Data records:
+ + + + + + +
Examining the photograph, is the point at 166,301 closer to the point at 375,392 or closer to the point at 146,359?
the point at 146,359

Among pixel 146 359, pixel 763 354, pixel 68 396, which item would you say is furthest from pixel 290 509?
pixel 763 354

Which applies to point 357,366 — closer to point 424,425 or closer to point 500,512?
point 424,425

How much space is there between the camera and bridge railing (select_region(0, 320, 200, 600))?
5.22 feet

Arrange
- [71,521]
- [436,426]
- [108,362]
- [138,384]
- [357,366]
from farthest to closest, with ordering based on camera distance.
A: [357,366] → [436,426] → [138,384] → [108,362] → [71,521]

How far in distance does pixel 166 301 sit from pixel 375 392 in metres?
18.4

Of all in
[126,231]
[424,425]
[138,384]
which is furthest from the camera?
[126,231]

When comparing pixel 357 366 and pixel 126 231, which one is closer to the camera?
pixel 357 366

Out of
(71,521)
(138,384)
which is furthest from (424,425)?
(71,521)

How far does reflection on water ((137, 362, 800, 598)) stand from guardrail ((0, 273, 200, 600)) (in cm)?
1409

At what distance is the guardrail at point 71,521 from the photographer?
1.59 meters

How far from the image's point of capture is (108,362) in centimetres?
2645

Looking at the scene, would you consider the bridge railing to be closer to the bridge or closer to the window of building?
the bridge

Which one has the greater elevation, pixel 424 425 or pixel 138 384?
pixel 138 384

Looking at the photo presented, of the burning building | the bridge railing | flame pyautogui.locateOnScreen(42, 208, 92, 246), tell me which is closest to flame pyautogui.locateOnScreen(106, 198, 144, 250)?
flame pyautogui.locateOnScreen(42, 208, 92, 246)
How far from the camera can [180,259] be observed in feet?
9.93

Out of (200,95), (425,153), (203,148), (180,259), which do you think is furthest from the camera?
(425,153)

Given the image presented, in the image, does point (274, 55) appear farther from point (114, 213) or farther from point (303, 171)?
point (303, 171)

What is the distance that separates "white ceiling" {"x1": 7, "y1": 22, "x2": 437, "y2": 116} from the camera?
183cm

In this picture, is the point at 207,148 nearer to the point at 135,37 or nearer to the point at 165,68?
+ + + + + + +
- **REQUIRED WORK**: Update the listing from the line that contains "How far in distance" through the end of the listing by replacing "camera" with "viewer" and changing nothing else, then give back only those updated lines.

- **TASK SOLUTION**:
How far in distance does pixel 166 301 sit from pixel 375 392 in metres?
18.4

Of all in
[126,231]
[424,425]
[138,384]
which is furthest from the viewer?
[126,231]

When comparing pixel 357 366 and pixel 126 231, which one is closer to the viewer?
pixel 357 366

Out of
(71,521)
(138,384)
which is furthest from (424,425)?
(71,521)

How far does reflection on water ((137, 362, 800, 598)) stand from guardrail ((0, 273, 200, 600)) (in cm)?
1409

At what distance is the guardrail at point 71,521 from the photographer?
1.59 meters

How far from the image's point of capture is (108,362) in centimetres?
2645

Looking at the scene, would you consider the bridge railing to be closer to the bridge or closer to the window of building?
the bridge

Which one has the greater elevation, pixel 424 425 or pixel 138 384?
pixel 138 384

Looking at the photo presented, of the burning building | the bridge railing | flame pyautogui.locateOnScreen(42, 208, 92, 246), tell me which is closest to flame pyautogui.locateOnScreen(106, 198, 144, 250)?
flame pyautogui.locateOnScreen(42, 208, 92, 246)
How far from the viewer can [180,259] be observed in feet?
9.93

Out of (200,95), (425,153), (203,148), (180,259), which do you think is furthest from the viewer?
(425,153)

Given the image presented, in the image, does point (274, 55) appear farther from point (114, 213) or farther from point (303, 171)?
point (303, 171)

What is the distance that separates "white ceiling" {"x1": 7, "y1": 22, "x2": 437, "y2": 116} from the viewer?
183cm

In this picture, is the point at 207,148 nearer to the point at 135,37 or nearer to the point at 165,68?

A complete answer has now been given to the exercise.